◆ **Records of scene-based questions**

++++++++++

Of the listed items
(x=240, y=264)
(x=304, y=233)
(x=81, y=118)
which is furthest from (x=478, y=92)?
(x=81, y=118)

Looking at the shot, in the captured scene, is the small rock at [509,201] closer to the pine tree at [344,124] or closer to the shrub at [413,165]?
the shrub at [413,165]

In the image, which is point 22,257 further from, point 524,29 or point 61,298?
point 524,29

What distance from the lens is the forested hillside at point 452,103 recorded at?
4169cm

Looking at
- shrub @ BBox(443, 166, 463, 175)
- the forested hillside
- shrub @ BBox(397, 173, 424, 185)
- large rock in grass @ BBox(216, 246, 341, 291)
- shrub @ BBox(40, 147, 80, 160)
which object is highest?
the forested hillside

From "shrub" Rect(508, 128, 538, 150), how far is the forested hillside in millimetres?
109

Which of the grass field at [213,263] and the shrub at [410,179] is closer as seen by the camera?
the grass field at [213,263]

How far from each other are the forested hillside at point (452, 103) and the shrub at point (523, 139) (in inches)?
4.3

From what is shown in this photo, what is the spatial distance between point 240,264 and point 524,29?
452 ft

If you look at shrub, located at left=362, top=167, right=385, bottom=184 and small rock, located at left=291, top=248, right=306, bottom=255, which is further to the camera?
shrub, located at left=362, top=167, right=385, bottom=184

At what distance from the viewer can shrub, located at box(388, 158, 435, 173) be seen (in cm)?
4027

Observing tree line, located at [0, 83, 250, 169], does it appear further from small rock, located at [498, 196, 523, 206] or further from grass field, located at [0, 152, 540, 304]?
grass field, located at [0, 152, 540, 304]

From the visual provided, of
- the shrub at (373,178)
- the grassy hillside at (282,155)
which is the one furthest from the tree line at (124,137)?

++++++++++

◆ **Required task**
Update the listing from the line containing "Looking at the" through the end of the listing, replacing "small rock" with "pebble" and leaving all else unchanged. Provide only those updated lines.

◆ **Exercise response**
Looking at the shot, in the captured scene, is the pebble at [509,201] closer to the pine tree at [344,124] or closer to the shrub at [413,165]?
the shrub at [413,165]

In the image, which is point 22,257 further from, point 524,29 or point 61,298?
point 524,29

What distance from the lens is the forested hillside at point 452,103 recorded at?
4169cm

Looking at
- shrub @ BBox(443, 166, 463, 175)
- the forested hillside
- shrub @ BBox(397, 173, 424, 185)
- large rock in grass @ BBox(216, 246, 341, 291)
- shrub @ BBox(40, 147, 80, 160)
which object is highest?
the forested hillside

From "shrub" Rect(508, 128, 538, 150), how far is the forested hillside in millimetres?
109

Which of the grass field at [213,263] and the shrub at [410,179] is closer as seen by the camera?
the grass field at [213,263]

How far from each other are the forested hillside at point (452, 103) and the shrub at point (523, 139) (in inches)?
4.3

From what is shown in this photo, what is the spatial distance between point 240,264 and point 524,29?
452 ft

If you look at shrub, located at left=362, top=167, right=385, bottom=184 and pebble, located at left=291, top=248, right=306, bottom=255, which is further to the camera?
shrub, located at left=362, top=167, right=385, bottom=184

At what distance from the viewer can shrub, located at box(388, 158, 435, 173) be seen (in cm)?
4027

Observing tree line, located at [0, 83, 250, 169], does it appear further from pebble, located at [498, 196, 523, 206] or further from grass field, located at [0, 152, 540, 304]?
grass field, located at [0, 152, 540, 304]

From the visual provided, of
- the shrub at (373,178)
- the grassy hillside at (282,155)
which is the one furthest from the tree line at (124,137)?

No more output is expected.